No resultó lo esperado.

La madre de Éric era una cristiana fanática. Severa y autoritaria, creía firmemente en la disciplina hogareña. Si se portaban mal, repetía a quien quisiera escucharla, los golpes eran necesarios. La educación de los niños “conmigo es así” y, acto seguido, levantaba la palma de su mano para seguir diciendo: “Quiero que caminen derechos. Si salen mal, les doy dos bofetadas”. A los que tenían hijos y no poseían dinero para mantenerlos no dudaba en preguntarles: “¿Por qué siente la necesidad de un hijo si no tiene para darle de comer?”. Disciplinar, alimentar y educar eran para ella la base para que las cosas salieran bien. Marie Jeanne pretendía que Éric fuera un chico fuerte, de esos que trabajaban en la construcción sin protestar y jugaban al rugby. Con Éric nada de eso funcionaría. Él pequeño construía un mundo de fantasías particulares y de odios profundos.

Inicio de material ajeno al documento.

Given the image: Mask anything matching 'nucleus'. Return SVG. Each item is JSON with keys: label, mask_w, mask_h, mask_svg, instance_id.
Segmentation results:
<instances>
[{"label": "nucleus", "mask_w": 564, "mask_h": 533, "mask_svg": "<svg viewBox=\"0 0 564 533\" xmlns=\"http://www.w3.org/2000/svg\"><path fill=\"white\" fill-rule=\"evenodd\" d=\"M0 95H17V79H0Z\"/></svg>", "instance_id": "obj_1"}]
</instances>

Donde vivían, en Ayquiers, al pie de una colina en las afueras de Sollies-Pont, todo era naturaleza. A los 8 años, Éric se rompió un brazo en una de sus osadas travesuras. Asustado y temiendo un reto de proporciones, en vez de volver a su casa decidió escapar. Lo hallaron horas después llorando y temblando de dolor. No era un chico convencional y sus desafíos a los deseos maternos iban en franco ascenso.

Cuando se enojaba por lo que él hacía, Marie Jeanne lo llamaba “incapaz” o le gritaba que no “era bueno para nada”. Éric la detestaba cada vez más. Se quejaba de ella y de su padrastro. A sus conocidos les decía que se descargaban con él, que le pegaban y lo maltrataban llamándolo “El hijo del pecado”. Sin embargo, los hijos mayores de Yves dijeron -luego de la masacre- que no era cierto que su padre golpeara a Éric y contaron que no solo lo trataba bien, hasta le había hecho varias casitas para las mascotas que el adolescente solía llevar a su casa.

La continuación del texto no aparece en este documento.